■ Work instructions
Each record is to be duplicated exactly, with nothing added.

■ Data in this exercise
▼▼▼

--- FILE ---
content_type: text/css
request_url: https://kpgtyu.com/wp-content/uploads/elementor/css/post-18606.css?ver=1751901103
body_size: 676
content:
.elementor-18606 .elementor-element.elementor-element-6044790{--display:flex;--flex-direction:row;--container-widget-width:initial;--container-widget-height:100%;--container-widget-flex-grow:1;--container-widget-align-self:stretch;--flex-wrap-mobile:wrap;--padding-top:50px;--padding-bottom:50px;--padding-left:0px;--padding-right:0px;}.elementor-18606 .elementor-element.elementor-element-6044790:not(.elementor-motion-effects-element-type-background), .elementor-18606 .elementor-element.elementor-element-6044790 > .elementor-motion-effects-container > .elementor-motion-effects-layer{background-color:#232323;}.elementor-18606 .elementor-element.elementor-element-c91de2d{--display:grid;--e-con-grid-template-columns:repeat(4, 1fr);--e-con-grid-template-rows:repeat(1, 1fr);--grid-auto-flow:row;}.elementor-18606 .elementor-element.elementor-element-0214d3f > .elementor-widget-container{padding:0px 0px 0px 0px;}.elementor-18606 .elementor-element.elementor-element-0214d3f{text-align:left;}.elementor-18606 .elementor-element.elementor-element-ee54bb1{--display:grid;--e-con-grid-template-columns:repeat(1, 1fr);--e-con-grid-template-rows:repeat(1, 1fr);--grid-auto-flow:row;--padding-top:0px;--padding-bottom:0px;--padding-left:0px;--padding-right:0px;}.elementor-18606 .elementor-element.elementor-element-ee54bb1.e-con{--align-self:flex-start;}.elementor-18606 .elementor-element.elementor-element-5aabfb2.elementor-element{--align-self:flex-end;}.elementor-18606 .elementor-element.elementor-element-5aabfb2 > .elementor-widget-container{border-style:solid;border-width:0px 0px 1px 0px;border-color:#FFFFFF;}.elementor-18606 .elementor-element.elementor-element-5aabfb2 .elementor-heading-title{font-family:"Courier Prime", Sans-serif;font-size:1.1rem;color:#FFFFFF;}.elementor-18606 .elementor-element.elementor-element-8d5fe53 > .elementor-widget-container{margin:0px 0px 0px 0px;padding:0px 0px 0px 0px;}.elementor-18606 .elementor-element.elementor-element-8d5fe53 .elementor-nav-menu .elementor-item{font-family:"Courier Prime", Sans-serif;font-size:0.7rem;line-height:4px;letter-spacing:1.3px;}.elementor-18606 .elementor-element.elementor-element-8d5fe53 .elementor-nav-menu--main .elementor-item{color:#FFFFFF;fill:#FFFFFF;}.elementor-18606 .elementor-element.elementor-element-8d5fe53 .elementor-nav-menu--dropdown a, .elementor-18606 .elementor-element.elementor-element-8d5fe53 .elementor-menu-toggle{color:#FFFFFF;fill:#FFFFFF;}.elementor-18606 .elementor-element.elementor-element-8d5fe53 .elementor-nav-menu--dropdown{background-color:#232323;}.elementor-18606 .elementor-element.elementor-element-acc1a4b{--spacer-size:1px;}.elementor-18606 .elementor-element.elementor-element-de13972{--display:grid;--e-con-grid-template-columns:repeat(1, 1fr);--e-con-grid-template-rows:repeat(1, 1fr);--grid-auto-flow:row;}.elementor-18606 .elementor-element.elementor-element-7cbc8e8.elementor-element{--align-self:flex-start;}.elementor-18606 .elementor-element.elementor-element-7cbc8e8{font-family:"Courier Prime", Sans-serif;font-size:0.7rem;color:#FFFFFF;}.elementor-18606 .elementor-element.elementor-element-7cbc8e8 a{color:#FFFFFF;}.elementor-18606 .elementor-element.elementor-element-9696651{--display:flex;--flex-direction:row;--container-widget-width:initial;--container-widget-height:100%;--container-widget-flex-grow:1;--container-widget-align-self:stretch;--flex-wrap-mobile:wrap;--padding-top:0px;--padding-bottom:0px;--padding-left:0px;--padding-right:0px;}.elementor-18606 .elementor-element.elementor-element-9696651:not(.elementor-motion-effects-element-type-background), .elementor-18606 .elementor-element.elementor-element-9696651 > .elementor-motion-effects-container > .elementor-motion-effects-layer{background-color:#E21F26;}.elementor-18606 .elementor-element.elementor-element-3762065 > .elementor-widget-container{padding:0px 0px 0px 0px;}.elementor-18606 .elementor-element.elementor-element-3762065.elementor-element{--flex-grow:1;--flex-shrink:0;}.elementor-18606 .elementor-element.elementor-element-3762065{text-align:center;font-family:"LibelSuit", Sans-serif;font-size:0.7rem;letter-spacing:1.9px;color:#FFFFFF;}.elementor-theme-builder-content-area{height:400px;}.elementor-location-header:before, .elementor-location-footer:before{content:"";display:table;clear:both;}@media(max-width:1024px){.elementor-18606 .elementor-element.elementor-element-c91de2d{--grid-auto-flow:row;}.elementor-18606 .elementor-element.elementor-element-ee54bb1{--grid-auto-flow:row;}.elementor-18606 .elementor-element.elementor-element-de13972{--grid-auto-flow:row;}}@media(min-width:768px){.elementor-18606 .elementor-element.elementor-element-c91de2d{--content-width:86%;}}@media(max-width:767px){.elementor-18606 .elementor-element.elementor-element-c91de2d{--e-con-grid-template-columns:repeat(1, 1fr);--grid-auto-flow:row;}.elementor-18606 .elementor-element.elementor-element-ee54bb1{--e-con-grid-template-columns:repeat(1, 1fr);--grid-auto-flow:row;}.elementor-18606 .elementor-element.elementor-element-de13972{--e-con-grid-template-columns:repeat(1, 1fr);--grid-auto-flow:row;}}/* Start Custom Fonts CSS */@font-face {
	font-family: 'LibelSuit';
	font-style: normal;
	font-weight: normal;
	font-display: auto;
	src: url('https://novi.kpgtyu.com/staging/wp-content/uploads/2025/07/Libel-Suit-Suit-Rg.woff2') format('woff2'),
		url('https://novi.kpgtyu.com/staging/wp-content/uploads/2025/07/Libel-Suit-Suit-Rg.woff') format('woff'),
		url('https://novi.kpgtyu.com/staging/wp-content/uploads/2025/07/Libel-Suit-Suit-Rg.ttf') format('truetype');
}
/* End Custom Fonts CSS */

▲▲▲

■ Result of the task
--- FILE ---
content_type: text/css
request_url: https://kpgtyu.com/wp-content/uploads/elementor/css/post-18606.css?ver=1751901103
body_size: 676
content:
.elementor-18606 .elementor-element.elementor-element-6044790{--display:flex;--flex-direction:row;--container-widget-width:initial;--container-widget-height:100%;--container-widget-flex-grow:1;--container-widget-align-self:stretch;--flex-wrap-mobile:wrap;--padding-top:50px;--padding-bottom:50px;--padding-left:0px;--padding-right:0px;}.elementor-18606 .elementor-element.elementor-element-6044790:not(.elementor-motion-effects-element-type-background), .elementor-18606 .elementor-element.elementor-element-6044790 > .elementor-motion-effects-container > .elementor-motion-effects-layer{background-color:#232323;}.elementor-18606 .elementor-element.elementor-element-c91de2d{--display:grid;--e-con-grid-template-columns:repeat(4, 1fr);--e-con-grid-template-rows:repeat(1, 1fr);--grid-auto-flow:row;}.elementor-18606 .elementor-element.elementor-element-0214d3f > .elementor-widget-container{padding:0px 0px 0px 0px;}.elementor-18606 .elementor-element.elementor-element-0214d3f{text-align:left;}.elementor-18606 .elementor-element.elementor-element-ee54bb1{--display:grid;--e-con-grid-template-columns:repeat(1, 1fr);--e-con-grid-template-rows:repeat(1, 1fr);--grid-auto-flow:row;--padding-top:0px;--padding-bottom:0px;--padding-left:0px;--padding-right:0px;}.elementor-18606 .elementor-element.elementor-element-ee54bb1.e-con{--align-self:flex-start;}.elementor-18606 .elementor-element.elementor-element-5aabfb2.elementor-element{--align-self:flex-end;}.elementor-18606 .elementor-element.elementor-element-5aabfb2 > .elementor-widget-container{border-style:solid;border-width:0px 0px 1px 0px;border-color:#FFFFFF;}.elementor-18606 .elementor-element.elementor-element-5aabfb2 .elementor-heading-title{font-family:"Courier Prime", Sans-serif;font-size:1.1rem;color:#FFFFFF;}.elementor-18606 .elementor-element.elementor-element-8d5fe53 > .elementor-widget-container{margin:0px 0px 0px 0px;padding:0px 0px 0px 0px;}.elementor-18606 .elementor-element.elementor-element-8d5fe53 .elementor-nav-menu .elementor-item{font-family:"Courier Prime", Sans-serif;font-size:0.7rem;line-height:4px;letter-spacing:1.3px;}.elementor-18606 .elementor-element.elementor-element-8d5fe53 .elementor-nav-menu--main .elementor-item{color:#FFFFFF;fill:#FFFFFF;}.elementor-18606 .elementor-element.elementor-element-8d5fe53 .elementor-nav-menu--dropdown a, .elementor-18606 .elementor-element.elementor-element-8d5fe53 .elementor-menu-toggle{color:#FFFFFF;fill:#FFFFFF;}.elementor-18606 .elementor-element.elementor-element-8d5fe53 .elementor-nav-menu--dropdown{background-color:#232323;}.elementor-18606 .elementor-element.elementor-element-acc1a4b{--spacer-size:1px;}.elementor-18606 .elementor-element.elementor-element-de13972{--display:grid;--e-con-grid-template-columns:repeat(1, 1fr);--e-con-grid-template-rows:repeat(1, 1fr);--grid-auto-flow:row;}.elementor-18606 .elementor-element.elementor-element-7cbc8e8.elementor-element{--align-self:flex-start;}.elementor-18606 .elementor-element.elementor-element-7cbc8e8{font-family:"Courier Prime", Sans-serif;font-size:0.7rem;color:#FFFFFF;}.elementor-18606 .elementor-element.elementor-element-7cbc8e8 a{color:#FFFFFF;}.elementor-18606 .elementor-element.elementor-element-9696651{--display:flex;--flex-direction:row;--container-widget-width:initial;--container-widget-height:100%;--container-widget-flex-grow:1;--container-widget-align-self:stretch;--flex-wrap-mobile:wrap;--padding-top:0px;--padding-bottom:0px;--padding-left:0px;--padding-right:0px;}.elementor-18606 .elementor-element.elementor-element-9696651:not(.elementor-motion-effects-element-type-background), .elementor-18606 .elementor-element.elementor-element-9696651 > .elementor-motion-effects-container > .elementor-motion-effects-layer{background-color:#E21F26;}.elementor-18606 .elementor-element.elementor-element-3762065 > .elementor-widget-container{padding:0px 0px 0px 0px;}.elementor-18606 .elementor-element.elementor-element-3762065.elementor-element{--flex-grow:1;--flex-shrink:0;}.elementor-18606 .elementor-element.elementor-element-3762065{text-align:center;font-family:"LibelSuit", Sans-serif;font-size:0.7rem;letter-spacing:1.9px;color:#FFFFFF;}.elementor-theme-builder-content-area{height:400px;}.elementor-location-header:before, .elementor-location-footer:before{content:"";display:table;clear:both;}@media(max-width:1024px){.elementor-18606 .elementor-element.elementor-element-c91de2d{--grid-auto-flow:row;}.elementor-18606 .elementor-element.elementor-element-ee54bb1{--grid-auto-flow:row;}.elementor-18606 .elementor-element.elementor-element-de13972{--grid-auto-flow:row;}}@media(min-width:768px){.elementor-18606 .elementor-element.elementor-element-c91de2d{--content-width:86%;}}@media(max-width:767px){.elementor-18606 .elementor-element.elementor-element-c91de2d{--e-con-grid-template-columns:repeat(1, 1fr);--grid-auto-flow:row;}.elementor-18606 .elementor-element.elementor-element-ee54bb1{--e-con-grid-template-columns:repeat(1, 1fr);--grid-auto-flow:row;}.elementor-18606 .elementor-element.elementor-element-de13972{--e-con-grid-template-columns:repeat(1, 1fr);--grid-auto-flow:row;}}/* Start Custom Fonts CSS */@font-face {
	font-family: 'LibelSuit';
	font-style: normal;
	font-weight: normal;
	font-display: auto;
	src: url('https://novi.kpgtyu.com/staging/wp-content/uploads/2025/07/Libel-Suit-Suit-Rg.woff2') format('woff2'),
		url('https://novi.kpgtyu.com/staging/wp-content/uploads/2025/07/Libel-Suit-Suit-Rg.woff') format('woff'),
		url('https://novi.kpgtyu.com/staging/wp-content/uploads/2025/07/Libel-Suit-Suit-Rg.ttf') format('truetype');
}
/* End Custom Fonts CSS */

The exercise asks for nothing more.